If Amazon Redshift and Amazon EMR are in different VPCs, you have to configure VPC peering or enable cross-VPC access. Assuming both Amazon Redshift and Amazon EMR are in the same virtual private cloud (VPC), you can create a Spark job or Notebook and connect to the Amazon Redshift data warehouse and write Spark code to use the Amazon Redshift connector.

To learn more, see Use Spark on Amazon Redshift with a connector in the AWS documentation.

AWS Glue
When you use AWS Glue 4.0, the spark-redshift connector is available both as a source and target. In Glue Studio, you can use a visual ETL job to read or write to a Redshift data warehouse simply by selecting a Redshift connection to use within a built-in Redshift source or target node.

The Redshift connection contains Redshift connection details along with the credentials needed to access Redshift with the proper permissions.

To get started, choose Jobs in the left menu of the Glue Studio console. Using either of the Visual modes, you can easily add and edit a source or target node and define a range of transformations on the data without writing any code.

Choose Create and you can easily add and edit a source, target node, and the transform node in the job diagram. At this time, you will choose Amazon Redshift as Source and Target.
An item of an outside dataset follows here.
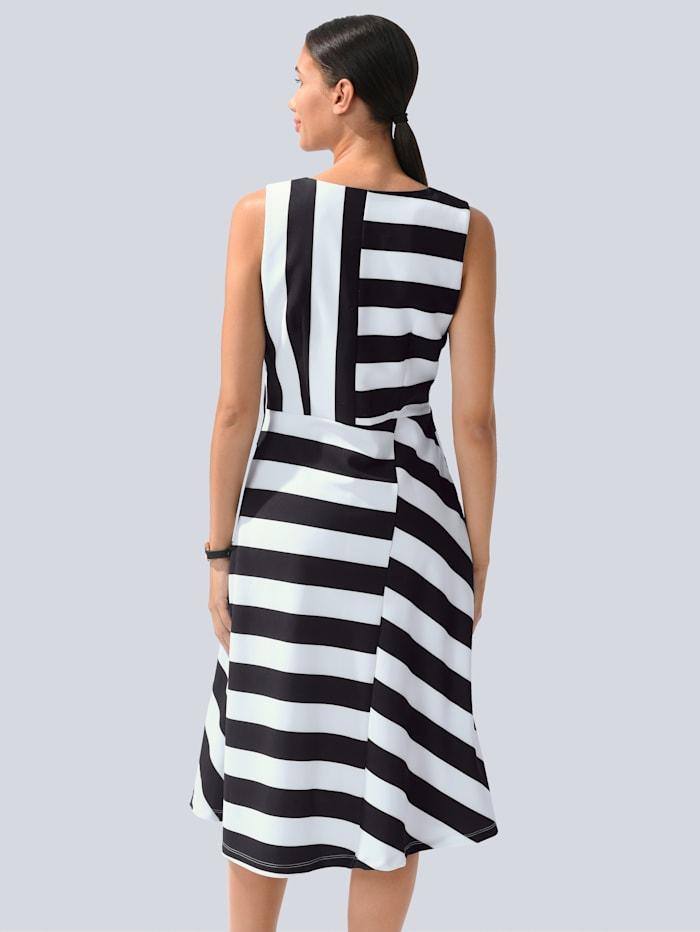 Kleid im Blockstreifen-Dessin allover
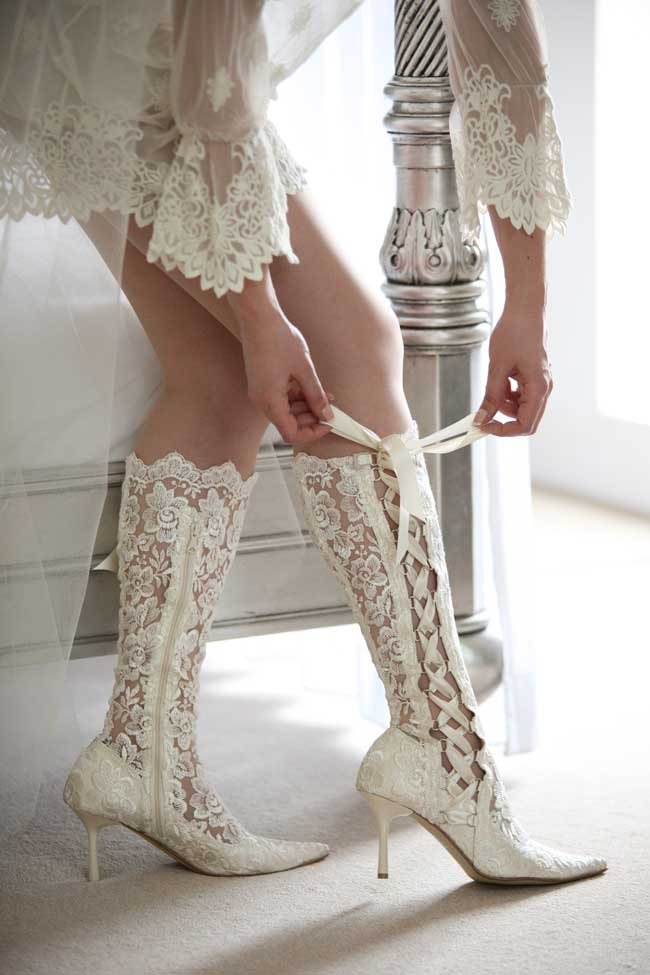 11-super-stylish-and-comfortable-winter-wedding-shoes-victorian-boot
Once completed, the Glue job can be executed on Glue for the Apache Spark engine, which will automatically use the latest spark-redshift connector.
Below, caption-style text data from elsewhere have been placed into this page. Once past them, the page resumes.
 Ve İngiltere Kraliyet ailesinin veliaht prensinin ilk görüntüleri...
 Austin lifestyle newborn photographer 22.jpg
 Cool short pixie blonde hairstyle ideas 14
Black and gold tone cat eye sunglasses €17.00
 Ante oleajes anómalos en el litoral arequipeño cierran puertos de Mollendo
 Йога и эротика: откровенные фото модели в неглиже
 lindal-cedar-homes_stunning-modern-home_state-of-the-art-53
The following Python script shows an example job to read and write to Redshift with dynamicframe using the spark-redshift connector.

import sys
from awsglue.transforms import *
from awsglue.utils import getResolvedOptions
from pyspark.context import SparkContext
from awsglue.context import GlueContext
from awsglue.job import Job

## @params: [JOB_NAME]
args = getResolvedOptions(sys.argv, ['JOB_NAME'])
sc = SparkContext()
glueContext = GlueContext(sc)
spark = glueContext.spark_session
job = Job(glueContext)
job.init(args['JOB_NAME'], args)

print("================ DynamicFrame Read ===============")
url = "jdbc:redshift://<RedshiftEndpoint>:<Port>/dev"
read_options = {
    "url": url,
    "dbtable": dbtable,
    "redshiftTmpDir": redshiftTmpDir,
    "tempdir": redshiftTmpDir,
    "aws_iam_role": aws_iam_role,
    "autopushdown": "true",
    "include_column_list": "false"
}

redshift_read = glueContext.create_dynamic_frame.from_options(
    connection_type="redshift",
    connection_options=read_options
) 

print("================ DynamicFrame Write ===============")

write_options = {
    "url": url,
    "dbtable": dbtable,
    "user": "awsuser",
    "password": "Password1",
    "redshiftTmpDir": redshiftTmpDir,
    "tempdir": redshiftTmpDir,
    "aws_iam_role": aws_iam_role,
    "autopushdown": "true",
    "DbUser": "awsuser"
}

print("================ dyf write result: check redshift table ===============")
redshift_write = glueContext.write_dynamic_frame.from_options(
    frame=redshift_read,
    connection_type="redshift",
    connection_options=write_options
)

When you set up your job detail, you can only use the Glue 4.0 – Supports spark 3.3 Python 3 version for this integration.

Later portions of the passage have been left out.